Every time we stopped --for gas, fishing licenses (back when you could just park in front of LL Bean and run in and out for a license in ten minutes!) or foot-long red Maine hot dogs, my Dad would get out in all his unwashed, unshaven glory, and crawl around on top of the van checking all the ropes  and swearing the whole time. The minute the car stopped, I would vanish and pretend to be with some other family. Toby, his carsickness not at all helped by the drool stream coursing past him on the back seat, usually bolted for the bathroom, and Samantha would close her eyes and pretend to be asleep.

My mom, cursing the three of us for our utter  uselessness,  struggled out of the van with both dogs, and Alice, who was now howling like she was being tortured, and behaved much like a sack of potatoes on a leash.  Meanwhile, I wandered around the far side of the rest stop trying to look like I  had come off a camp bus.

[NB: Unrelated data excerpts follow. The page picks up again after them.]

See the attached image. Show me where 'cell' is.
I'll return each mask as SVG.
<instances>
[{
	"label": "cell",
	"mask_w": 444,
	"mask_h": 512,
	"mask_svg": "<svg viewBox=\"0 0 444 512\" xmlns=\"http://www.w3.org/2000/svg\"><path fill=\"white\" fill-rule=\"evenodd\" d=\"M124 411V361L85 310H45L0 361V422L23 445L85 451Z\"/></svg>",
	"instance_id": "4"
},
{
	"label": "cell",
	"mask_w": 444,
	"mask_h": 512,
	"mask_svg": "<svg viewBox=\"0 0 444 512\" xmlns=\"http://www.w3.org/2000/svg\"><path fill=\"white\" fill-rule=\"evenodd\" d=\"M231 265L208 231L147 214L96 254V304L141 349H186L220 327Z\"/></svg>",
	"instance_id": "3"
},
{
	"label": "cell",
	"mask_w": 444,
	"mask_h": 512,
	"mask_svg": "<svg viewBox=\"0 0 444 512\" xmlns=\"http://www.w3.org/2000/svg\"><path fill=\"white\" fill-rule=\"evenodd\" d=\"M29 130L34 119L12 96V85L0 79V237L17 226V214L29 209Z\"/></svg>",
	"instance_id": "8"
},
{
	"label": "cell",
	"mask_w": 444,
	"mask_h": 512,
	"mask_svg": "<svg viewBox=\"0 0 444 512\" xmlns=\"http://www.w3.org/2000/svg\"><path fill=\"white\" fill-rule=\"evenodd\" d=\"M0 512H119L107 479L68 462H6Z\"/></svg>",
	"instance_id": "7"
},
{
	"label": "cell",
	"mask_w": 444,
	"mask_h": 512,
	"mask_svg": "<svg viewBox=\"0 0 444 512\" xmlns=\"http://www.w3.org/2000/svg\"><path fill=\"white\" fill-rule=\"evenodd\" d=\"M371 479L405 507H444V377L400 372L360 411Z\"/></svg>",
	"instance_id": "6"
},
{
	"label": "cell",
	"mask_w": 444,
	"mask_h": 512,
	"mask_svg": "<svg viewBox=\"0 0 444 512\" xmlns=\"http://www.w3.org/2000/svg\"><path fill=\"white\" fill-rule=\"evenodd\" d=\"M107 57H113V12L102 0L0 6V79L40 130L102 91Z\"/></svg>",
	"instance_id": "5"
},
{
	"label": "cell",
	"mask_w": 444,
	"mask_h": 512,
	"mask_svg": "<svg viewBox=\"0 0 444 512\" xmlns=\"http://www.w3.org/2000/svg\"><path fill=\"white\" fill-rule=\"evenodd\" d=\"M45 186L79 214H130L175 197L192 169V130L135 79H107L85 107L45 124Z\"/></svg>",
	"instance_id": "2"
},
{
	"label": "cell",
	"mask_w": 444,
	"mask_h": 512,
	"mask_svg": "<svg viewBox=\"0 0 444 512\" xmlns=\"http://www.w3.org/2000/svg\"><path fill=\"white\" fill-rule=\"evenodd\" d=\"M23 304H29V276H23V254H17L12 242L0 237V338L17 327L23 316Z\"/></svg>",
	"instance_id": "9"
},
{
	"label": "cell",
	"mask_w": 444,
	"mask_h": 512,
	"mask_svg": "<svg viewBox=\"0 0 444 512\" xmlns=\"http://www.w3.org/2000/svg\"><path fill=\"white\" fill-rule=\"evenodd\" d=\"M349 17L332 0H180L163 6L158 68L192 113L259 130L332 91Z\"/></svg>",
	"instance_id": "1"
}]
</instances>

About an hour from the cabin, Alice hopped up onto the center console, in between my parents. She stopped panting. She stopped yowling. She looked calm. My dad, who had already cracked open a beer, (only on the dirt roads!) reached over to pet her (she never scratched him.)

"Now, that's a good kitty," he said, "I think she is going to do just fine."

We pulled into the lake in the early afternoon and all climbed out of the van, covered as always in dog hair and drool, and more or less ready for six hours of setting up camp (thus, the necessity of leaving at 5 am.) The dogs bolted joyfully straight into the lake. Manth and I tied Alice to a tree so she would be out of the way.

A few minutes later, my dad reached into the cup holder in the center console to clear the change out (someone might actually break into your car for a dollar in change in 1979). His hand went straight into something warm. A few minutes later we heard him yelling,

"AAAAAAAHHHHH! That miserable goddamn cat!"

Now we knew why Alice had calmed down for the end of the trip: she had sat very, very still, balanced carefully, and peed in the cup holder.

After a miserable 20 minute march to the camp on her leash, we shut Alice in the cabin. A few minutes later, three mice came literally flying out of the attic window, Alice in hot pursuit! She had a glorious two weeks ridding the cabin of vermin. She only fell out of a boat once, and best of all, she didn't get lost, and behaved herself on the way home.

Despite this, we never, ever brought her camping again.









1 comment:

  1. OMG! totally remember that! though I think we left the pee there, and let all the coins rust, until it naturally dried out. no one would touch it! louies drool was so nasty. How did that dog not dehydrate before we left mass?